While it may not look like much on paper, especially when compared to the three- and four-camera setups on the back of many of the Google Pixel 4a’s rivals, this main camera can still hold its own.
The Pixel 4a makes photography easy – just point and shoot, and most of the time the camera, combined with Google’s intelligent software processing, means you’ll get a great photo in many scenarios.
Similarly, the lack of a macro camera is unlikely to be an issue for many users, and the Pixel 4a camera does an okay job of close-up photography, allowing you to get reasonably near to subjects and capture a good level of detail.
There’s also just a single camera on the front of the Google Pixel 4a – it’s an 8MP, f/2.0 snapper with an 84-degree field of view, and it can shoot 1080p video at 30fps.
There’s the obligatory portrait mode, which can apply background blur for arty self-portraits, and Night Sight is also available on the front camera.
The Google Pixel 4a comes with a 3,140mAh non-removable battery, which is larger than the power pack in its predecessor, and much larger than the 1,812mAh battery in the new iPhone SE. Google claims you’ll get up to 24 hours of battery life from a single charge.
There’s no wireless charging support here – not a huge surprise given the mid-range price – but you do get an 18W charging block included in the box with the Pixel 4a, providing the handset with fast charging capabilities.
The Google Pixel 4a comes with enough power to ensure you can do everything you want on the phone.
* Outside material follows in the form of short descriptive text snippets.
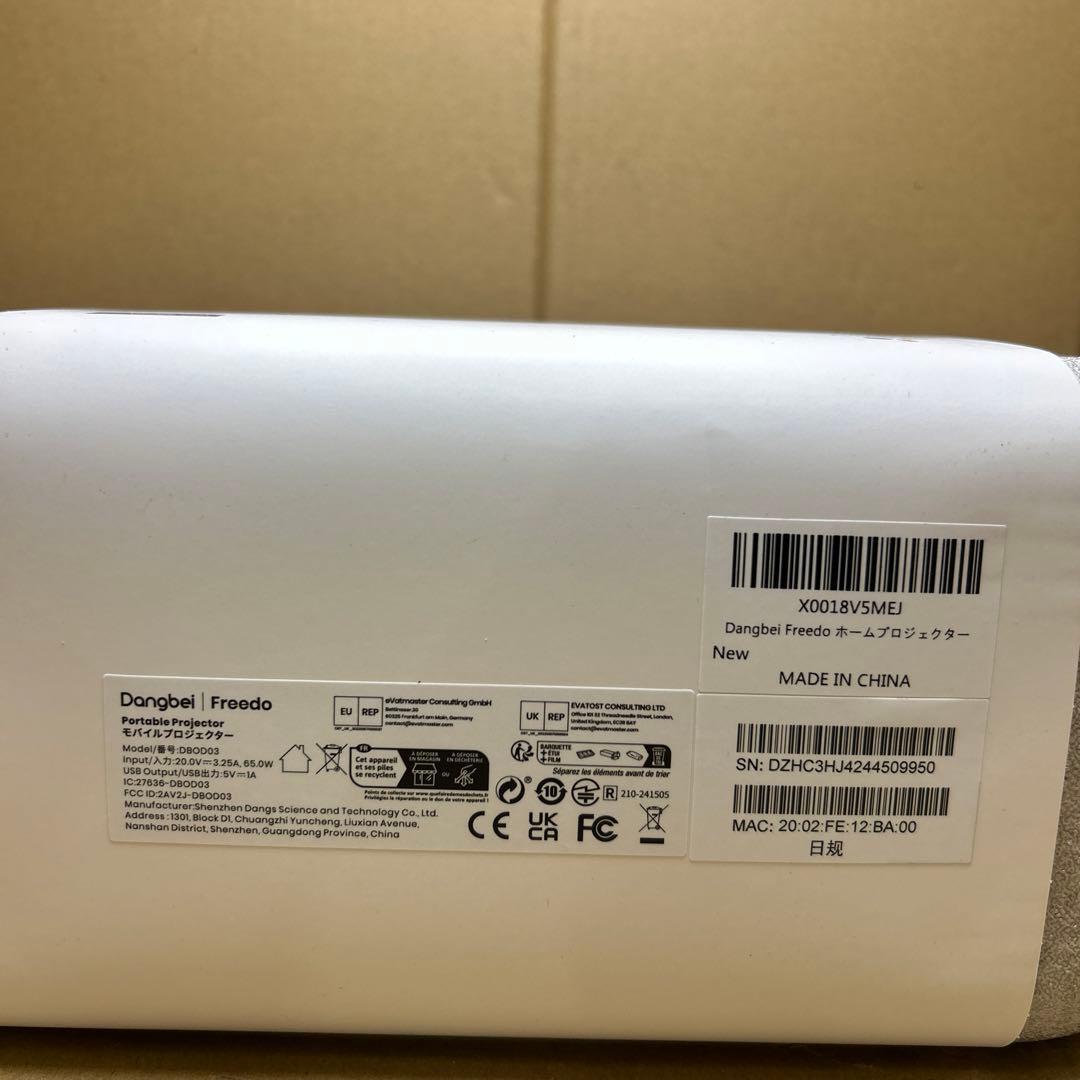 新品未開封 Dangbei ダンベイ Freedo モバイルプロジェクター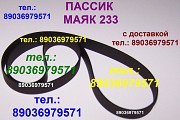 Пассик для маяк 233 ремень для маяка 233 пасик пассик на маяк 233 Москва объявление с фото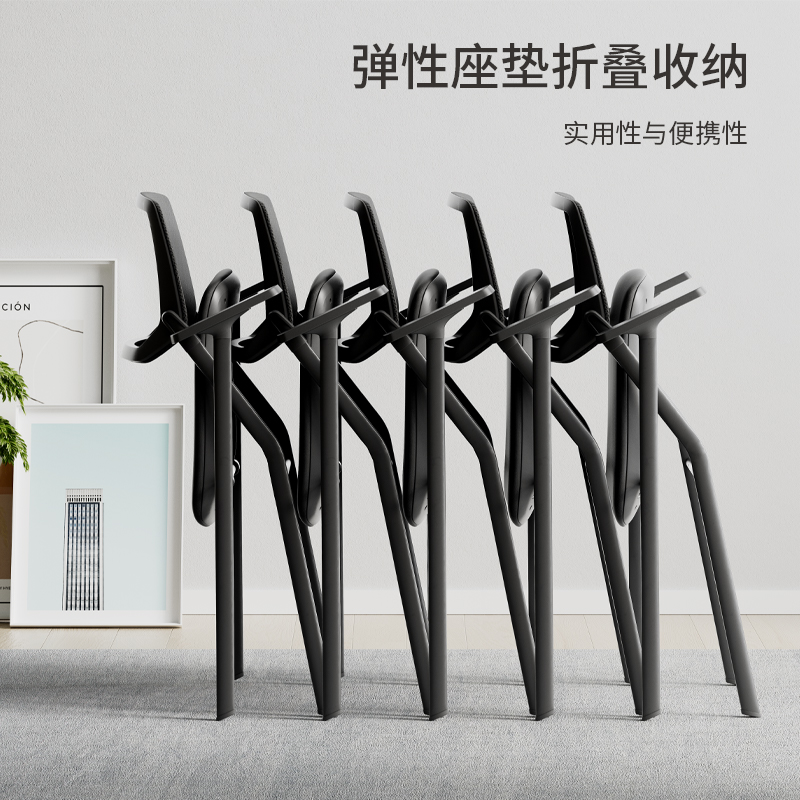 6008集团官方网站KF251-C培训椅(黑)(把)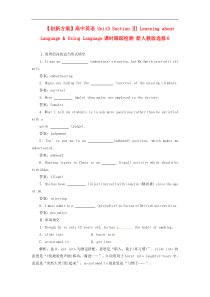 高中英语Unit3SectionLearningaboutLanguageUsi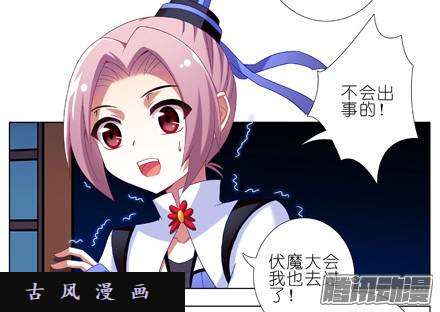 我家大师兄脑子有坑第213话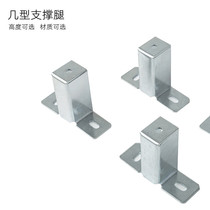 Square support seat aluminum alloy wire frame grid bridge fiber channel support legs several types of support legs
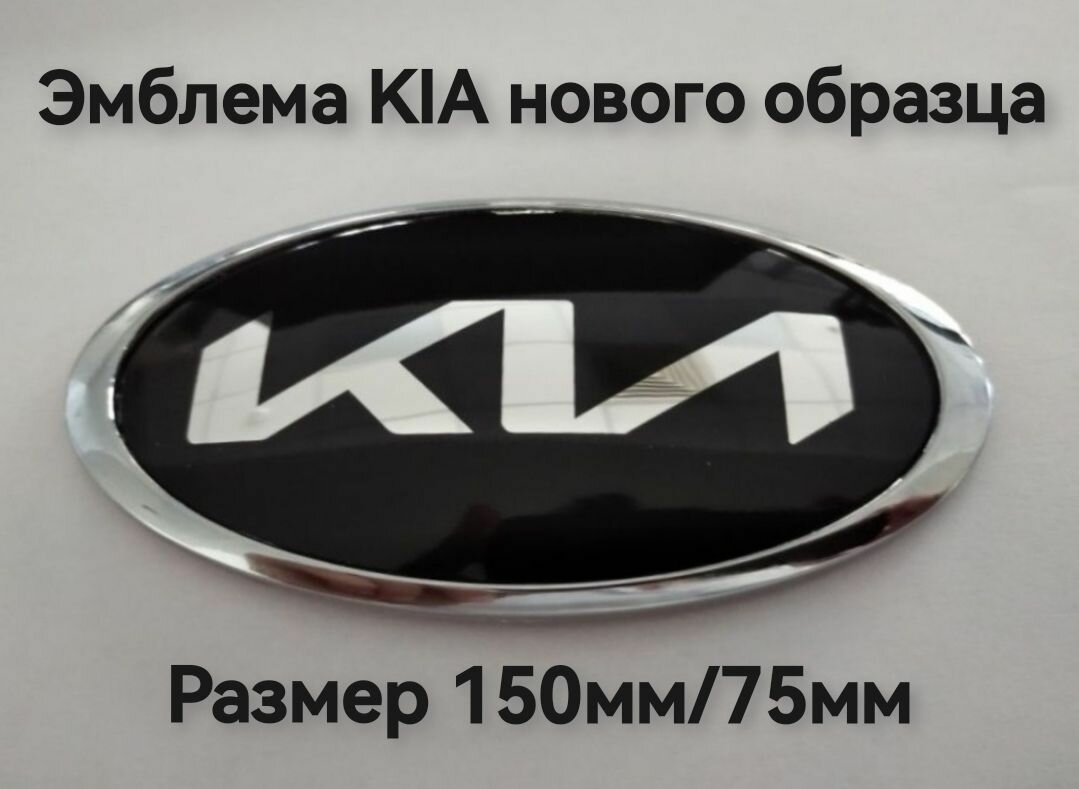 Эмблема Знак Шильдик КИА KIA нового образца 150мм/75мм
You get a Snapdragon 730 chipset, 6GB of RAM, and 128GB of storage.
These specs are more than acceptable at Pixel 4a’s price, but an issue arises if you start to look around because in terms of the spec sheet the Google Pixel 4a is out-gunned by rivals in a number of ways.
There are plenty of similarly priced handsets offering newer chipsets, more RAM, and a variety of storage options – not to mention a whole array of cameras. Google isn’t being drawn into the specs arms race, and that may make it harder for the Pixel 4a to stand out.
There aren’t too many smartphones around these days which you can comfortably use one-handed, but the Google Pixel 4a is one of them. Its compact (by 2020 standards) form factor, rounded edges and soft-touch polycarbonate body make it easy to hold and use.